When plaintiff accepted the note in suit defendants had caused book entries to be made cancelling the corporation's indebtedness to them and purporting to show their own subscription for stock in the amount of $18,000. This manipulation, if it meant anything at all, reversed the position of the defendants and the corporation. Instead of the corporation owing the individuals $18,000 they ostensibly undertook to pay the corporation that amount for stock. They sought no permit for any such transaction. Such machinations could have had no purpose other than to picture the finances of the corporation in a better light than the facts warranted. After that plaintiff loaned additional sums. It is not a question whether plaintiff was actually defrauded but whether he is bound to accept as facts the illusions the defendants created. Having issued the note to plaintiff after charging themselves with an $18,000 stock subscription and cancelling the corporation's debt to them defendants are the ones to be estopped to say that plaintiff and the other creditors must look to the corporation alone while they seek to reinstate the corporation's obligation to them. In soliciting loans Glaser said he would pay as much as 15 per cent interest. Plaintiff borrowed the money he loaned the business on his life insurance and from a friend. He was dealing with individuals whom he trusted and he had every reason to believe that they were the corporation, as in fact they were. Archer and Glaser, not the corporation, were the ones who persuaded him to loan his money. Except for them there would have been no loans. The corporation had no financial worth which entitled it to credit.

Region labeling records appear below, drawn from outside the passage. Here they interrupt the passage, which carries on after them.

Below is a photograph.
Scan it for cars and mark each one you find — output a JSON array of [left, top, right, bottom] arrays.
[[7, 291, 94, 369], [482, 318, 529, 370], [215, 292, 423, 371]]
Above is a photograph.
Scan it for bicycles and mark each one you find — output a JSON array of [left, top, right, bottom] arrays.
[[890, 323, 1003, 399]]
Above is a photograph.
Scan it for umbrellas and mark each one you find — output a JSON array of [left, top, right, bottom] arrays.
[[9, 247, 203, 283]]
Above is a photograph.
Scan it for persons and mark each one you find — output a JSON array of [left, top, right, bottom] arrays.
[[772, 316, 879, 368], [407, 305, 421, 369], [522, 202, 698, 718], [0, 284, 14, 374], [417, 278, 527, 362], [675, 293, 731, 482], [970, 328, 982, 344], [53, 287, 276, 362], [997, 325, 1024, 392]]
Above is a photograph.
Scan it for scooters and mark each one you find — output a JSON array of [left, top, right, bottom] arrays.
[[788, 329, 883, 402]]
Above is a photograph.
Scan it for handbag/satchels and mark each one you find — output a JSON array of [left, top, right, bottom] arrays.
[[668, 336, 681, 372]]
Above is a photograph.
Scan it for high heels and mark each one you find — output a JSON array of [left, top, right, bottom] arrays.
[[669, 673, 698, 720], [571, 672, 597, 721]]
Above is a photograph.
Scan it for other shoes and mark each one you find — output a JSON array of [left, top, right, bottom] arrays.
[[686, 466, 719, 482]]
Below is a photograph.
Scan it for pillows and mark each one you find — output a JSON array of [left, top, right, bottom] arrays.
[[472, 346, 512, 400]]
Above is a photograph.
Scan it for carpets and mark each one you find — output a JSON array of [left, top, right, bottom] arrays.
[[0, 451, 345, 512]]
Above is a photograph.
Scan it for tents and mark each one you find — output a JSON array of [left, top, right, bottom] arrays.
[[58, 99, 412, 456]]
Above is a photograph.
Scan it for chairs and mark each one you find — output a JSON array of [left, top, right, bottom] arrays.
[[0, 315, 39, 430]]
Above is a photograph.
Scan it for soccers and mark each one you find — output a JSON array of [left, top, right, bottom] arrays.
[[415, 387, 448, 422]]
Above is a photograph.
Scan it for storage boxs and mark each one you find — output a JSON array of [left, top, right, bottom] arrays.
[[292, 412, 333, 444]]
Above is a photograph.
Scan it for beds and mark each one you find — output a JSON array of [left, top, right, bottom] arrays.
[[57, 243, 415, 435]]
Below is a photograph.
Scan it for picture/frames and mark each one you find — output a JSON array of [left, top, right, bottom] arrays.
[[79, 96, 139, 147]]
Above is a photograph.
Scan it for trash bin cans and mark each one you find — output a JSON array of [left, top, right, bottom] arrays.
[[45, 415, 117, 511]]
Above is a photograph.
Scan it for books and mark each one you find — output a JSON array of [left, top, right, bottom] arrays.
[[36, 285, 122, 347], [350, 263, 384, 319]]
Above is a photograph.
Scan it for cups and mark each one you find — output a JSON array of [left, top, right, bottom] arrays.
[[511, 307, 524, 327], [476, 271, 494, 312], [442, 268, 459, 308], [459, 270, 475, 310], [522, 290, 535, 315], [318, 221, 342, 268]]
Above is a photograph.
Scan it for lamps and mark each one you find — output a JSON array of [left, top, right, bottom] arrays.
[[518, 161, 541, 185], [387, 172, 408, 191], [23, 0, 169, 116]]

If the contentions of the defendants were to prevail the corporation would owe them $18,000 and they would owe nothing to plaintiff and the other creditors whose money and credit they have used.  The creditors are not to be brushed off so lightly. Defendants, in reality, were essentially partners operating through a corporate form, and they are liable for its debts. The court looked through all the make-believe to the facts of the situation and, perforce, reached a just decision.
The judgment is affirmed.
Wood (Parker), J., and Vallee, J., concurred.